13. Use of an extract of plants of the genus Foetidia, in particular of the species Foetidia africana as cosmetic agent, said agent being incoφor in a cosmetic composition.

14. Use according to claim 13, characterized in that said composition promotes the retention of water in the skin and / or has a hydrating activity and / or a tightening effect attenuating the skin relief and fine lines superficial, helping to strengthen the barrier function of the skin and / or treats the effects of skin aging and / or improves the appearance of the skin and / or the hair and / or promotes hair growth.

15. Use according to claim 13, characterized in that said composition is intended for the prevention or treatment of dry or dehydrated skin and / or the prevention and the fight against the appearance of stretch marks.

16. Use according to one of claims 11 to 15, characterized in that the composition is as defined in one of claims 1 to 10.

17. Cosmetic treatment process for the skin, mucous membranes, such as the lips, or integuments, in particular the hair, characterized in that it comprises topical application to the areas of the skin, mucous membranes or scalp to be treated, a composition containing an extract of plants of the genus Foetidia, in particular of the species Foetidia africana, present in said composition at a cosmetically effective concentration.

18. The method of claim 17, characterized in that the concentration of the plant extract of the genus Foetidia in the above composition is between 0.0001% and 3% by weight relative to the total weight of said composition, preferably between 0.001% to 1%, said extract preferably being incoφorated in a cosmetically acceptable excipient.

19. Method for treating cells, in particular fibrobiasts or keratinocytes, in culture, to obtain stimulation of the synthesis of glycosaminoglycans, characterized in that it consists in introducing into the culture medium an effective concentration of an extract of plants of the genus Foetidia, in particular an extract of plants of the species of Foetidia africana, in order to obtain the stimulation of said synthesis.

20. The method of claim 19, characterized in that said cells are treated with an extract of plants of the genus Foetidia, in particular an extract of plants of the species Foetidia africana, at a concentration of between 0.3 μg / ml and 30 μg / ml of culture medium.

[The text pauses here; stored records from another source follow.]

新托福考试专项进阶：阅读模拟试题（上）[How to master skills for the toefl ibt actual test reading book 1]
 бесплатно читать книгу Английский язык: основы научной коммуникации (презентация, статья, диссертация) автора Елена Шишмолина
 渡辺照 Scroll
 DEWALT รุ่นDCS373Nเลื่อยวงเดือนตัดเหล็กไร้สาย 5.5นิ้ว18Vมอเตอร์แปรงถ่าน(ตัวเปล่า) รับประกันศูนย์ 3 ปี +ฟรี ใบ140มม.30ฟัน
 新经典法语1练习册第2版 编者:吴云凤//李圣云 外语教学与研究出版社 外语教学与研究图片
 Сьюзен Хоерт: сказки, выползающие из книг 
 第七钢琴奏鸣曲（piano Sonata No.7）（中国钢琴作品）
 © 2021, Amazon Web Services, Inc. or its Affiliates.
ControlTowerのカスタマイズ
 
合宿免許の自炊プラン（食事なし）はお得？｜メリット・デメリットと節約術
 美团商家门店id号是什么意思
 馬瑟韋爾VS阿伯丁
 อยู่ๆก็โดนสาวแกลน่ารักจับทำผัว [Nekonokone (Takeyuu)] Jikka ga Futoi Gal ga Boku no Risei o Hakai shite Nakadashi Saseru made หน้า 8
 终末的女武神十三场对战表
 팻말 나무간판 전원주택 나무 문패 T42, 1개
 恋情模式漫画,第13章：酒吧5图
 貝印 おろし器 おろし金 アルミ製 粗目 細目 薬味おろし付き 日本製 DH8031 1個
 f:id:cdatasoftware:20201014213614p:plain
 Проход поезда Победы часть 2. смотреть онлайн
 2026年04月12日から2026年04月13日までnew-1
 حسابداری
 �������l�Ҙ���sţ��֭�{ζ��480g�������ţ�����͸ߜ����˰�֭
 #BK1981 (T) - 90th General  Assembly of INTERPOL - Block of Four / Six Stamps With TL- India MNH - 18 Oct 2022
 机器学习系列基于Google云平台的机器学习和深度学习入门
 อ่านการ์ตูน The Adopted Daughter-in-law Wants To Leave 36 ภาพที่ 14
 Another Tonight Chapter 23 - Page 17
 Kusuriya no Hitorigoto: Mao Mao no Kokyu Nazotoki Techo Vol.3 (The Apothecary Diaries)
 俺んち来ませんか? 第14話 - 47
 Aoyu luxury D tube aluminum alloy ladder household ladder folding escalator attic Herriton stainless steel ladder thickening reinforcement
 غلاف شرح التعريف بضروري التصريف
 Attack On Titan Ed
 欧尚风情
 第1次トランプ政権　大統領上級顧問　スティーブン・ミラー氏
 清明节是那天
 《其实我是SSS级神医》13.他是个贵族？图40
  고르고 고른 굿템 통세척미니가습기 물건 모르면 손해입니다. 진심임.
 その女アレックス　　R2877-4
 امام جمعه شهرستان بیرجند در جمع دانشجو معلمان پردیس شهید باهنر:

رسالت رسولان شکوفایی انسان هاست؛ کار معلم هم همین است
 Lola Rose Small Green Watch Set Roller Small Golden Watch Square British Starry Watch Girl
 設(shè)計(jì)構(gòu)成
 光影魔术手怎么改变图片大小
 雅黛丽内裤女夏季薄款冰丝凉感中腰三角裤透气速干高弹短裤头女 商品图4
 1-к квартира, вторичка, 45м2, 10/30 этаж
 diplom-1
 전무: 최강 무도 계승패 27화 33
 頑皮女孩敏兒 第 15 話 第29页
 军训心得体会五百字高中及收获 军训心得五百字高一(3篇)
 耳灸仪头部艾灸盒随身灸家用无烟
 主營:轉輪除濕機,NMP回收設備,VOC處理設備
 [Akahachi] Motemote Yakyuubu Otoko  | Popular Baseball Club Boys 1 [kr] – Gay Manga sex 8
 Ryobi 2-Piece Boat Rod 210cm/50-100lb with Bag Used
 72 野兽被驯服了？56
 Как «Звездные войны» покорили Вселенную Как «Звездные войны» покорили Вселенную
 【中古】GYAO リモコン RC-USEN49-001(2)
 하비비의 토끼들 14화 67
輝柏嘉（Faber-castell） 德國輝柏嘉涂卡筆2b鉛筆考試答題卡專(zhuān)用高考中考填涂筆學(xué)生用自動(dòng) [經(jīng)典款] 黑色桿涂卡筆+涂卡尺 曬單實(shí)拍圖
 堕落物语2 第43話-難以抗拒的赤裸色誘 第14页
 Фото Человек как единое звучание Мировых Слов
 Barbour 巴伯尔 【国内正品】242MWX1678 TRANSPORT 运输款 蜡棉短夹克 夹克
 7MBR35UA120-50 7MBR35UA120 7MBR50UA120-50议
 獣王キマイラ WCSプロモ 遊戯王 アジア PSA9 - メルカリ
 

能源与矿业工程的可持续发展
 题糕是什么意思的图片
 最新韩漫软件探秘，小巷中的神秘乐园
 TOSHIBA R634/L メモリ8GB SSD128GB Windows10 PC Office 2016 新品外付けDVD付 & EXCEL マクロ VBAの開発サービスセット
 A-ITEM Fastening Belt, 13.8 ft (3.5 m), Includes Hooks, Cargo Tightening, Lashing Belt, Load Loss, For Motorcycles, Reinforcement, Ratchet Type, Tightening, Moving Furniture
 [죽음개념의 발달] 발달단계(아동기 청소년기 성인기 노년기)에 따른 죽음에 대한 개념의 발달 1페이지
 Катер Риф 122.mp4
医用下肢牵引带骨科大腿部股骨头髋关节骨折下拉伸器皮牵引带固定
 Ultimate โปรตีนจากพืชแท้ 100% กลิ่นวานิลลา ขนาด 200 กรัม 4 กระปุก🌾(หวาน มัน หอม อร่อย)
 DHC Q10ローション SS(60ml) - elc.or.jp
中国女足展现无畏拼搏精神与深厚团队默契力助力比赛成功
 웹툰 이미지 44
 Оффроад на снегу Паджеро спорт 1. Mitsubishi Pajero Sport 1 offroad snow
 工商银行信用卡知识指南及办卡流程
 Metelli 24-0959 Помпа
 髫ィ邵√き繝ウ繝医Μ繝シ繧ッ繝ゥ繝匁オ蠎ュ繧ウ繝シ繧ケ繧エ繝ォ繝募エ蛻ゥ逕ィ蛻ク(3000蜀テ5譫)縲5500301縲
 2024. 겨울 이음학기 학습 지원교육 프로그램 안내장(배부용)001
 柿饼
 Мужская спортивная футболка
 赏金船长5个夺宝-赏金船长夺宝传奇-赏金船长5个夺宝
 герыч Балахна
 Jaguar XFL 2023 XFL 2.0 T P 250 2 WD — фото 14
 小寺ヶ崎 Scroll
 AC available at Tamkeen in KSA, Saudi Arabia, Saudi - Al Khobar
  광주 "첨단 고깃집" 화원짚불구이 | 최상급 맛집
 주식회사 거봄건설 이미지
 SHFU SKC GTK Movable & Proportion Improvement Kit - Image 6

21. The method of claim 19 or 20, characterized in that at least one substance chosen from the group consisting of glucosamine, galactosamine, L-proline and 4-hydroxy- is added to the culture medium. L-proline at a concentration between 2 and 10 mM as well as ascorbic acid or its derivatives at a non-cytotoxic concentration, in particular at a concentration between 0.001 mM and 0.5 mM.

22. Use of the method according to one of claims 19 to 21 for the preparation of an artificial skin or dermis.